We stopped for dinner last night on shore. The long table was set for thirteen, as usual. Our lucky number.
It was a fine affair and the food was wonderful as usual. We haven’t had a bad meal on this entire trip.
This morning we were taken to the island of Besaw by a farmer on his motor boat for a tour.
The island is full of farmers who are all related to each other.
Scarecrows in their long robes that most men wear called Galabia stand watch over the vegetables and alfalfa. They look very much like humans tending the fields.
We stopped at a large clay oven to watch some of the women bake bread. The loaf is round and is round on top like a dome.
The bread rises under the sun and is then cooked for about thirty minutes or until golden brown. It is a sour dough bread.
We then walked through part of the village to the elementary and secondary school. The children were waiting for us, of course.
We toured the school and saw a few cows watching us suspiciously. The cows know that the veterinarian who comes to give them painful shots wears western style clothing. So we are not welcome, to say the least.
Our guide owns two water buffalo. He takes one on a swim to another small island most days so she can graze. She swims next to his boat and is led with a rope around her small horns as he paddles his boat next to her.
The buffalo will graze there and then swim back on her own in the afternoon.
We sat in a very large room in the farmers house and talked for sometime. We all asked questions of each other. He speaks very good English which he has learned from the many visitors that have come to see this island.
This large house is occupied by three generations on two levels. The brother and his family live upstairs.
The rooms are painted a calming shade of green.
The wife prepared a large lunch for all of us. We and the family ate together and talked. The children listened and watched the foreigners.
We left on his boat full and satisfied that we had a good meal and visit.
Later in the day we walked to an ancient sandstone quarry where many large blocks had been cut out of the hillside and dropped onto boats waiting below on the river thousands of years ago. It was an interesting adventure to be sure.

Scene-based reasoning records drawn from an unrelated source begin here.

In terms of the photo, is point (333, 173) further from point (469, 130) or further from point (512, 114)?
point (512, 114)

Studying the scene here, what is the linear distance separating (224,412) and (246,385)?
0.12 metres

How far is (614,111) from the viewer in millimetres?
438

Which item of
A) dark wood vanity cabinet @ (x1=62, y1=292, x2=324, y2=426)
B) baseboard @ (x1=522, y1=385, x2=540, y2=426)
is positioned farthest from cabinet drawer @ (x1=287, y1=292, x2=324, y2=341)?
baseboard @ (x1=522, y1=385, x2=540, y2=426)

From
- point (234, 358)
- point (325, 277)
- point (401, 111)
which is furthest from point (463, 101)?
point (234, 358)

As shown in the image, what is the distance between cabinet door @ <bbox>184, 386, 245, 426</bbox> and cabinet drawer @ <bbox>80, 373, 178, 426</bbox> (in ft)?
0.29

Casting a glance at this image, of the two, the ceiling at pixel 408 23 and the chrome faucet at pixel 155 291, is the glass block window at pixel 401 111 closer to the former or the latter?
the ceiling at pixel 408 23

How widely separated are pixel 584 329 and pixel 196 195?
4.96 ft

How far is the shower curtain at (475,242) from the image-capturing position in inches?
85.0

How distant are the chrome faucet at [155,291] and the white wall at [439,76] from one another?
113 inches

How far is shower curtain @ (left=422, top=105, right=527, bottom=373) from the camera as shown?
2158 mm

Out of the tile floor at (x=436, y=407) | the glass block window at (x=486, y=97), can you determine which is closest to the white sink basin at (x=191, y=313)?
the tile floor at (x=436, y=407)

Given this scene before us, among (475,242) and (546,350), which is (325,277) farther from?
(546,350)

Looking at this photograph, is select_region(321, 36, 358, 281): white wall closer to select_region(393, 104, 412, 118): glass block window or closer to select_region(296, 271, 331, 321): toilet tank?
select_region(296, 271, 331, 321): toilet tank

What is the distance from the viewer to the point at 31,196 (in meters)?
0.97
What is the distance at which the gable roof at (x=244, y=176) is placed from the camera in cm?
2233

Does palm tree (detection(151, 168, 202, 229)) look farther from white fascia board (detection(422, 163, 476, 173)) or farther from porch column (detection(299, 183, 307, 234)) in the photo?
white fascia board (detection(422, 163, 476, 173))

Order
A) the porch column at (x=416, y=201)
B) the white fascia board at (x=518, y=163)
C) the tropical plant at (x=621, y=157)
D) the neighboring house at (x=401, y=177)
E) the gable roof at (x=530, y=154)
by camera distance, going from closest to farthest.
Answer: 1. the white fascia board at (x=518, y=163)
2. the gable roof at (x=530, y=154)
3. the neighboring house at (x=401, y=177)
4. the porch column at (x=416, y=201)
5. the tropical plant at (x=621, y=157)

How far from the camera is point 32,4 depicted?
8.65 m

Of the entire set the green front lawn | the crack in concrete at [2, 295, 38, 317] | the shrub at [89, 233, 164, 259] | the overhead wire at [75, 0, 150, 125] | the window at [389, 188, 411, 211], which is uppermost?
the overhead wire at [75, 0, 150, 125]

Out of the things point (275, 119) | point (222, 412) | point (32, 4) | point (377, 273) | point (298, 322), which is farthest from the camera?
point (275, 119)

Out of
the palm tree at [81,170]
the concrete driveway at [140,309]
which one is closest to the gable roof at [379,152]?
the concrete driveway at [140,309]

A lone gentleman guided us into a large opening that we had passed below earlier. We had to climb up a long, narrow, rocky path. It was a room carved by long dead stonemasons with statues and a large window to watch the river pass by. Perhaps they ate lunch here a few thousand years ago.
He sold us two hearts carved from sandstone as our entry fee.
It was another wonderful day. We hear the news of trouble near us but it seems far away now.